There is much discussion about training ones heart to pump more (safely).  We will start with some simple take-aways and as always keep your medical professional involved.

Here is a term to understand:  Cardiac Remodeling.  “People engaged in chronic exercise programs have improved cardiovascular function. This is observed not only in healthy subjects but mainly in those with any type of cardiovascular risk factor or disease. Even in people over 70 years old, exercise training can lower systolic, diastolic, and median blood pressure”….

…“From the cardiovascular point of view, increases the left ventricular (LV) ejection fraction, decreases end-diastolic pressure, improves vascular function, and increases cardiac angiogenesis and cardiac muscle mass. Among these adaptations, our focus in this review will primarily be on the increase in cardiac muscle mass termed herein as exercise training-induced cardiac hypertrophy” (Fernandes, et al., 2015).

Note:  “Lance Armstrong's heart rate (HR) rested at about 32 beats per minute (BPM), while Bolt's HR rested at around 33 BPM. Similarly, swimming legend Michael Phelps kept a resting HR of about 38 BPM throughout his professional career” (REAN, 2023).

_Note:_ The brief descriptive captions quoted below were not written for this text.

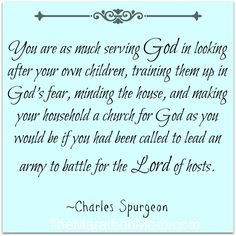 """You are as much serving God in looking after your own children, training them up in God's fear, minding the house, and making your household a church for God as you would be if you had been called to lead an army to battle for the Lord of hosts."""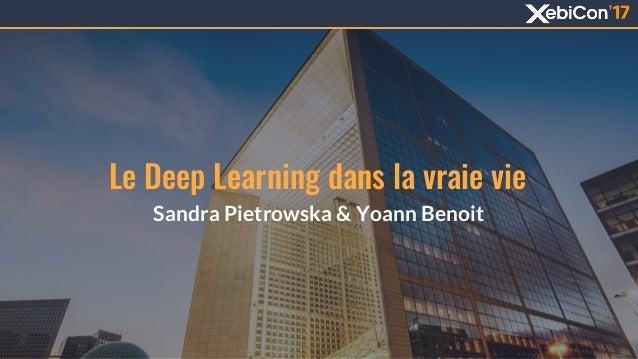 Le Deep Learning dans la vraie vie Sandra Pietrowska & Yoann Benoit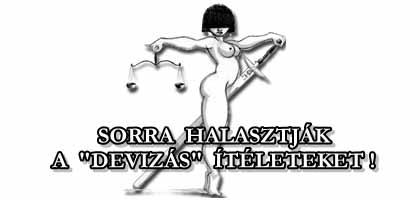 """SORRA HALASZTJÁK A """"DEVIZÁS"""" ÍTÉLETEKET!"""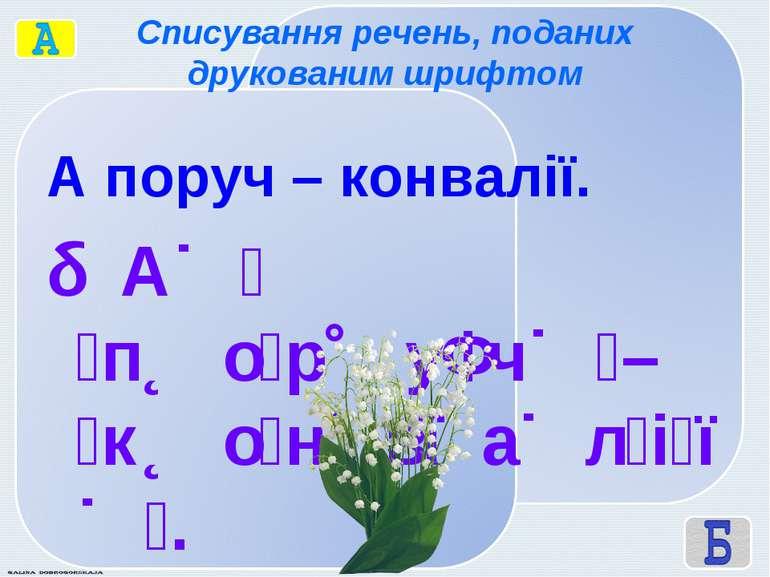 Списування речень, поданих друкованим шрифтом А поруч – конвалії. А п о р у ч...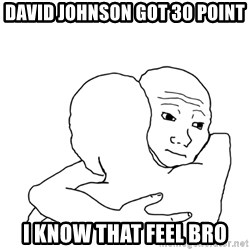 I know that feel bro blank - David Johnson got 30 point I know that feel bro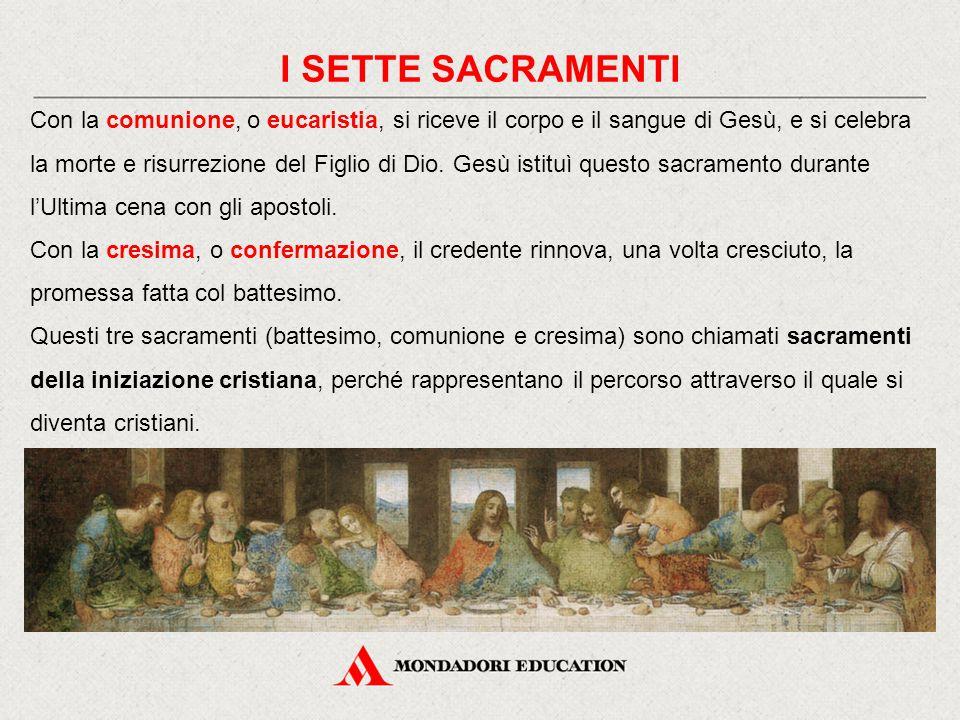 Con la comunione, o eucaristia, si riceve il corpo e il sangue di Gesù, e si celebra la morte e risurrezione del Figlio di Dio.
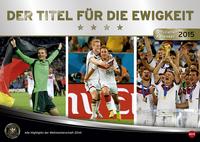 DFB Weltmeister-Kalender - Bilder, die man nie vergisst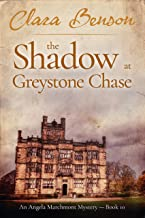 The Shadow at Greystone Chase (An Angela Marchmont Mystery Book 10)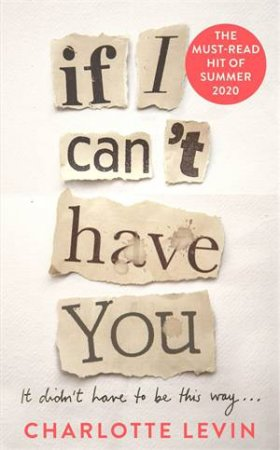 If I Can't Have You by Charlotte Levin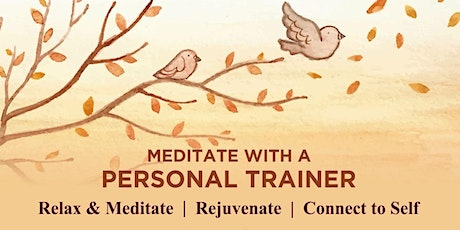 Meditate with Personal Trainer tickets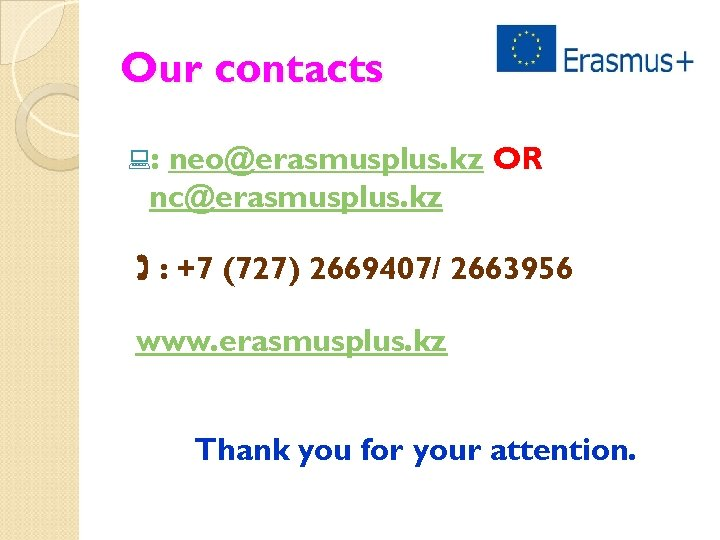 Our contacts : : neo@erasmusplus. kz OR nc@erasmusplus. kz : +7 (727) 2669407/ 2663956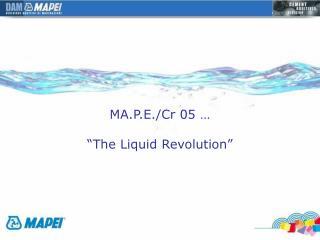 """MA.P.E./Cr 05 … """"The Liquid Revolution"""""""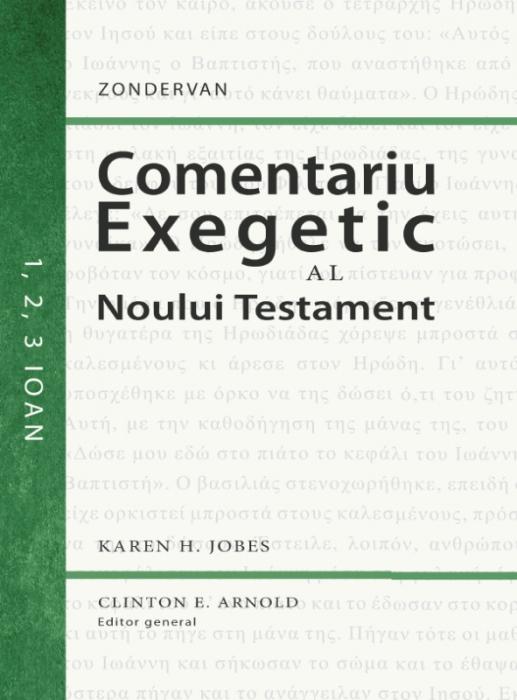 Comentariu exegetic al Noului Testament. 1, 2, 3 Ioan [0]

From an engineer’s perspective the heart can be defined as a positive displacement diaphragm pump (Pumps.org, 2024).  As a diaphragm pump, this device used to move blood around, has two options or ways of making sure the right amount of blood is available for the given routine experienced by the body.  The first is, if the size of the pump remains the same, the blood demand is satiated by heart rate or beats per minute.  The faster your heart beats the more volume is realized.  Another way of thinking about this is rpm in your car.  The higher the rpm the faster you go.  The faster you go the more wear and tear you have on the pump.  This leads to the second option.

The second option is to obtain a bigger pump in terms of volume displaced per beat per minute.  Here, your rpm is lower and as such the wear and tear is less, but the volume demand is met.  Well, you cannot just switch out your heart for a bigger one, so what is the athlete left to do? 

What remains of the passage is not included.